Against The Day (2006)

"Then each time Fleetwood would be not so much overcome by remorse as bedazzled at having been shown the secret backlands of wealth, and how sooner or later it depended on some act of murder, seldom limited to once" (170).

"Like it or not, he had joined the company of those who follow their hunches directly to bottoms of barrels and end of lines…" (282).

"Time as it commonly passes here, above this galley-slave repetition of days… "(617).

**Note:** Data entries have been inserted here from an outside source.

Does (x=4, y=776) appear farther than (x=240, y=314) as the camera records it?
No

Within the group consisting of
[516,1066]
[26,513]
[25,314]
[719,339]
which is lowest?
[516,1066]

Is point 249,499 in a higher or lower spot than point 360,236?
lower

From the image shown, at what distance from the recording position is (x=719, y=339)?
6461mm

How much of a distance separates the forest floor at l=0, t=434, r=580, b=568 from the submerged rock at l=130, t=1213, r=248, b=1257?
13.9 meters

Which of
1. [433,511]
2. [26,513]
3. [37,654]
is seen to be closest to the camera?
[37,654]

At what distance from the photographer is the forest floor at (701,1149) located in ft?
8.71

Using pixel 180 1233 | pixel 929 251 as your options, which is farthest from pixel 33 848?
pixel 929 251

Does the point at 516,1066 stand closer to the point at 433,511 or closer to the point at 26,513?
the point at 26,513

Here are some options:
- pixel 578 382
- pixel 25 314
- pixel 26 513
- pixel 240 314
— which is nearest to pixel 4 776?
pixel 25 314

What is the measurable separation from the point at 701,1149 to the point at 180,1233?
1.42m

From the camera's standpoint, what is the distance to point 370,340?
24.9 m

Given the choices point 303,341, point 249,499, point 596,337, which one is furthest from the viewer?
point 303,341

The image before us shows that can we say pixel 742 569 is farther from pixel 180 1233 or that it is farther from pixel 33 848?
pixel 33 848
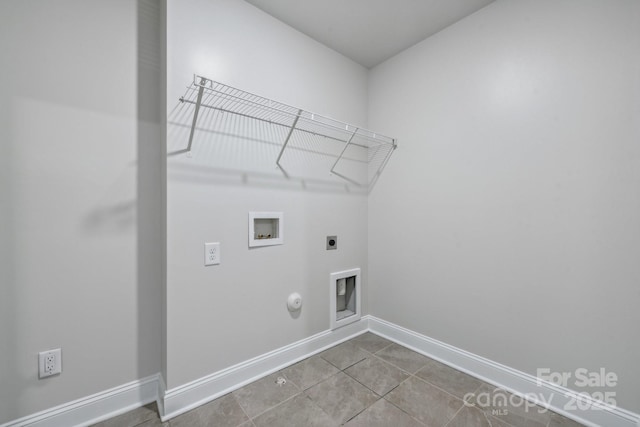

" Kit had half come to hope that someday, in some dreamed future, when his silence had grown plausible to pearl Street, then would have been his moment to return, agent at last for Webb’s vengeful ghost, return to daylit America, its practical affairs, its steadfast denial of night.  Where acts such as the one he contemplated were given no name but “Terror,” because the language of that place—he might no longer say “home”—possessed no others" (723).

 

 

            “Not quite how it sorts out.  Differences among the world religions are in fact rather trivial when compared to the common enemy, the ancient and abiding darkness which all hate, fear, and struggle against without cease…Shamanism.  There isn’t a primitive people anywhere on Earth that can’t be found practicing some form of it.  Every state religion, including your own, considers it irrational and pernicious, and has taken steps to eradicate it.”

            “What? There’s no ‘state religion’ in the U.S.A., pardner, we’ve got freedom of worship, it’s guaranteed in the Constitution—keeps church and state separate, just so’s we don’t turn into something like England and keep marching off into the brush with bagpipes and Gatling guns, looking for more infidels to wipe out.  Nothing personal o’ course.”

            “The Cherokee,” replied Prance, “the Apache, the massacre of the Sioux Ghost Dancers at Wounded Knee, every native Red Indian you’ve found, you people have either tried to convert to Christianity or you’ve simply killed.”

            “That was about land,” said Kit.

            “I suggest it was about the fear of medicine men and strange practices, dancing and drug-taking, that allow humans to be in touch with the powerful gods hiding in the landscape, with no need of any official church to mediate it for them.  The only drug you’ve ever been comfortable with is alcohol, so you went in and poisoned the tribes with that.  Your whole history in America has been one long religious war, secret crusades, disguised under false names. You tried to exterminate African shamanism by kidnapping half the continent into slavery, giving them Christian names, and shoving your peculiar versions of the Bible down their throats, and look what happened.”

            “The Civil War?  That was economics.  Politics.”

            “That was the gods you tried to destroy, waiting their hour, taking their revenge.  You people really believe everything you’re taught, don’t you?

         

 

 

 

 

 

 

 

 

 

 

"The hope it ignited was unexpected—almost, in her life at the moment, unaffordable.  But hadn’t she just been out in the Riviera casinos willing to risk far more against longer odds?  Laboring through a world every day more stultified, which expected salvation in codes and governments, ever more willing to settle for suburban narratives and diminished payoffs—what were the chances of finding anyone else seeking to transcend that…."(877).